- _PASSAGE SHOWN_:
----------------------------------------

Description of the Plan

The following description of the Deferred Profit-Sharing Plan for Hourly Employees (the “Plan”) provides only general information. Participants should refer to the Summary Plan Description or the Plan document for a more complete description of the Plan’s provisions.
General
The Plan is a defined contribution plan maintained for the benefit of eligible hourly-paid employees, as discussed below in Plan Participation, of Philip Morris USA Inc. (“PM USA”), U.S. Smokeless Tobacco Company LLC (“USSTC”), John Middleton Co. (“Middleton”), Nu Mark LLC (“Nu Mark”) and Ste. Michelle Wine Estates Ltd. (“SMWE”) (individually, a “Participating Company”; collectively, the “Participating Companies”), all of which are subsidiaries of Altria Group, Inc. The Plan is designed to provide eligible employees with company contributions, the opportunity for employees to make contributions on a before-tax and/or after-tax basis, company match contributions on employee contributions, and tax-advantaged investment of the Plan accounts. The Plan is subject to the provisions of the Employee Retirement Income Security Act of 1974, as amended (“ERISA”).

----------------------------------------

[Some records]
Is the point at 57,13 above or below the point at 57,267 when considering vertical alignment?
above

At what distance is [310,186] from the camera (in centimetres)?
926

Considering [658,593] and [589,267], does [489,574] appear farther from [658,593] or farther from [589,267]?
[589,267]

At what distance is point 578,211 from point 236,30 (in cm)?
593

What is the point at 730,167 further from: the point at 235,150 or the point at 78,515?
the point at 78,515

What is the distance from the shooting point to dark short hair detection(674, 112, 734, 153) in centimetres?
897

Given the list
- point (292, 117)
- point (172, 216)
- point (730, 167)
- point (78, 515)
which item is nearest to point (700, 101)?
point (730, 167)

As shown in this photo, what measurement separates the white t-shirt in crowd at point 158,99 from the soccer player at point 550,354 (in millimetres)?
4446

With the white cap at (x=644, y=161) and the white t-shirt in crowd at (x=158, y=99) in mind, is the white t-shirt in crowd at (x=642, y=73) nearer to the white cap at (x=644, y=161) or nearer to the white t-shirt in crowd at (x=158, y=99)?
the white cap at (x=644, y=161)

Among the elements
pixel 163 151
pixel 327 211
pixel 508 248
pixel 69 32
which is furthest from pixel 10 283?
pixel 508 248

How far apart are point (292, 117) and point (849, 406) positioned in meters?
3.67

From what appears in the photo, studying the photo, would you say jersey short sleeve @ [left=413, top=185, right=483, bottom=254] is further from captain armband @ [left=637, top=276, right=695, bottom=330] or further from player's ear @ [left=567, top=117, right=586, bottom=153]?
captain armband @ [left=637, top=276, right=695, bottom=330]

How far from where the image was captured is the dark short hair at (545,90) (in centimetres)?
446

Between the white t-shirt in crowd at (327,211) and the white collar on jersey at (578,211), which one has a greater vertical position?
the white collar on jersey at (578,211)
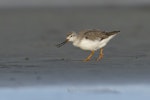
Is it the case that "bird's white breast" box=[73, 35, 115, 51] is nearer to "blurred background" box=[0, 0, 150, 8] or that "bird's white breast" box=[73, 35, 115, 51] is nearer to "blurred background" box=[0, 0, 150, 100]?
"blurred background" box=[0, 0, 150, 100]

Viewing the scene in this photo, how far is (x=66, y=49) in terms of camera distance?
53.0 ft

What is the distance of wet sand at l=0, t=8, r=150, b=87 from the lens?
499 inches

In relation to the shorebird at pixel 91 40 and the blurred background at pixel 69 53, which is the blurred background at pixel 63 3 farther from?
the shorebird at pixel 91 40

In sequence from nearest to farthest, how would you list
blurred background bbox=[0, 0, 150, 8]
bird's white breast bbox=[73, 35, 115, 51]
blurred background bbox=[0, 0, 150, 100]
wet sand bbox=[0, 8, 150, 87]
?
blurred background bbox=[0, 0, 150, 100] < wet sand bbox=[0, 8, 150, 87] < bird's white breast bbox=[73, 35, 115, 51] < blurred background bbox=[0, 0, 150, 8]

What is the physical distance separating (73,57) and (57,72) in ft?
6.03

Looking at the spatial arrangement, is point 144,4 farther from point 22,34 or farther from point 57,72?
point 57,72

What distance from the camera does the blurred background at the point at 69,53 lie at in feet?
38.8

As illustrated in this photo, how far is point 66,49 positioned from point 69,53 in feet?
2.04

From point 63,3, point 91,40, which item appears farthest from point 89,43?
point 63,3

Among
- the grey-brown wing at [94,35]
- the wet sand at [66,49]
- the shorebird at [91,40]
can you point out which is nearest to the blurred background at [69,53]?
the wet sand at [66,49]

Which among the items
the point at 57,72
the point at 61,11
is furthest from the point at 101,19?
the point at 57,72

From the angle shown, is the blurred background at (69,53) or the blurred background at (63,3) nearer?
the blurred background at (69,53)

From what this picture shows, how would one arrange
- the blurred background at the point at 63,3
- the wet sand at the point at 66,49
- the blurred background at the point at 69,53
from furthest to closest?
the blurred background at the point at 63,3
the wet sand at the point at 66,49
the blurred background at the point at 69,53

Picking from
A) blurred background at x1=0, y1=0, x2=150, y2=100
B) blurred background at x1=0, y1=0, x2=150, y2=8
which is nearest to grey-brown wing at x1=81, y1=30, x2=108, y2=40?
blurred background at x1=0, y1=0, x2=150, y2=100
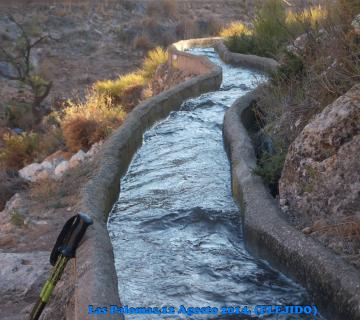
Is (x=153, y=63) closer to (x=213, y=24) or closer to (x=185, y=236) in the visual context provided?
(x=185, y=236)

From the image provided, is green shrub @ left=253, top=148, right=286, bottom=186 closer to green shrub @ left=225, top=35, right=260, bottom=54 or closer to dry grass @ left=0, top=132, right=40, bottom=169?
dry grass @ left=0, top=132, right=40, bottom=169

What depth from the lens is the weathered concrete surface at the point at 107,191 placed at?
4082 mm

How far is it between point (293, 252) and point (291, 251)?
1.2 inches

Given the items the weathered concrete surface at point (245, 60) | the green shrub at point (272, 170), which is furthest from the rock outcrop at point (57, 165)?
the weathered concrete surface at point (245, 60)

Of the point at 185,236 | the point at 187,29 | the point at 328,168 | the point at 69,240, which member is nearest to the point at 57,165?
the point at 185,236

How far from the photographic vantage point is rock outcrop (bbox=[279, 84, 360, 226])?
15.8ft

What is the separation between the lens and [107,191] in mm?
6348

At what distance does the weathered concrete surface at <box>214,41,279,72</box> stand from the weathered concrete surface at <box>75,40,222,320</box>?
1466 mm

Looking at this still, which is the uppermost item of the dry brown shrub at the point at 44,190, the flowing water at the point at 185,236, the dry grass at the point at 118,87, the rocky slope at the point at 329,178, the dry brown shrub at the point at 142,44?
the rocky slope at the point at 329,178

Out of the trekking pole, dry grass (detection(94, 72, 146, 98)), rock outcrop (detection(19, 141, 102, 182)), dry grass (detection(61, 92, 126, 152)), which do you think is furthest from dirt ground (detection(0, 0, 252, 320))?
the trekking pole

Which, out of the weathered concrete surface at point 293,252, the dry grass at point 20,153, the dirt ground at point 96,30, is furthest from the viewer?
the dirt ground at point 96,30

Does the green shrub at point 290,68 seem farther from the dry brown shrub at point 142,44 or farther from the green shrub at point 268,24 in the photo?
the dry brown shrub at point 142,44

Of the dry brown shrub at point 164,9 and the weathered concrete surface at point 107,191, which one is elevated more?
the weathered concrete surface at point 107,191

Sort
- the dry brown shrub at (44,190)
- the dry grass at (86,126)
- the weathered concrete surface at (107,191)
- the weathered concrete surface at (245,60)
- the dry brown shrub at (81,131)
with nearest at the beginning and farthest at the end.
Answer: the weathered concrete surface at (107,191) < the dry brown shrub at (44,190) < the dry grass at (86,126) < the dry brown shrub at (81,131) < the weathered concrete surface at (245,60)
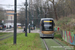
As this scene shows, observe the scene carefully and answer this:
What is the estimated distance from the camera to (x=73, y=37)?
51.4 ft

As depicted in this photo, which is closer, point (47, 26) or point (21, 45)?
point (21, 45)

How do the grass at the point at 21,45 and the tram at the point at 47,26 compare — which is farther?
the tram at the point at 47,26

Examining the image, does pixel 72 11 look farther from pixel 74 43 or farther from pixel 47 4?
pixel 74 43

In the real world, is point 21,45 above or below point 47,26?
below

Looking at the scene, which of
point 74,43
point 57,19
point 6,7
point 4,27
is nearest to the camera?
point 74,43

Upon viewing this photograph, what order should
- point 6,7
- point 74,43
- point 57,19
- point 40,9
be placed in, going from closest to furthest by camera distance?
point 74,43 → point 6,7 → point 40,9 → point 57,19

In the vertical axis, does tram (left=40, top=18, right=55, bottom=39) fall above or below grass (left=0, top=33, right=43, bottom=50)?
above

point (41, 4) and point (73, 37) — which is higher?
point (41, 4)

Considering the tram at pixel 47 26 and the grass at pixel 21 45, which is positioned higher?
the tram at pixel 47 26

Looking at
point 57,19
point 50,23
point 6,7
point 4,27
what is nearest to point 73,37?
point 50,23

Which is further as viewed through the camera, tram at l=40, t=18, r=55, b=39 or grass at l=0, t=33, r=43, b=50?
tram at l=40, t=18, r=55, b=39

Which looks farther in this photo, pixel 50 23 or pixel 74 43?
pixel 50 23

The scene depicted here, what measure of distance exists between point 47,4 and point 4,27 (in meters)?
23.3

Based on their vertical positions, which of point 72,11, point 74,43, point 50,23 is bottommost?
point 74,43
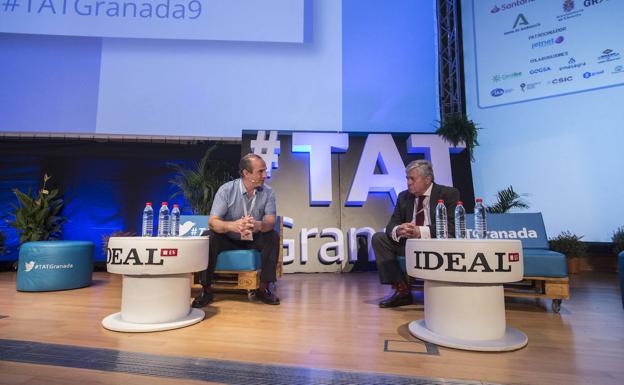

----------------------------------------

- _DIRECTION 1_:
From the plan description above, write out the passage between "The following description" and "the Plan’s provisions.", inclusive.
- _DIRECTION 2_:
According to the plan description, what company are all of the Participating Companies subsidiaries of?

- _FULL OUTPUT 1_:
The following description of the Deferred Profit-Sharing Plan for Hourly Employees (the “Plan”) provides only general information. Participants should refer to the Summary Plan Description or the Plan document for a more complete description of the Plan’s provisions.

- _FULL OUTPUT 2_:
Altria Group, Inc.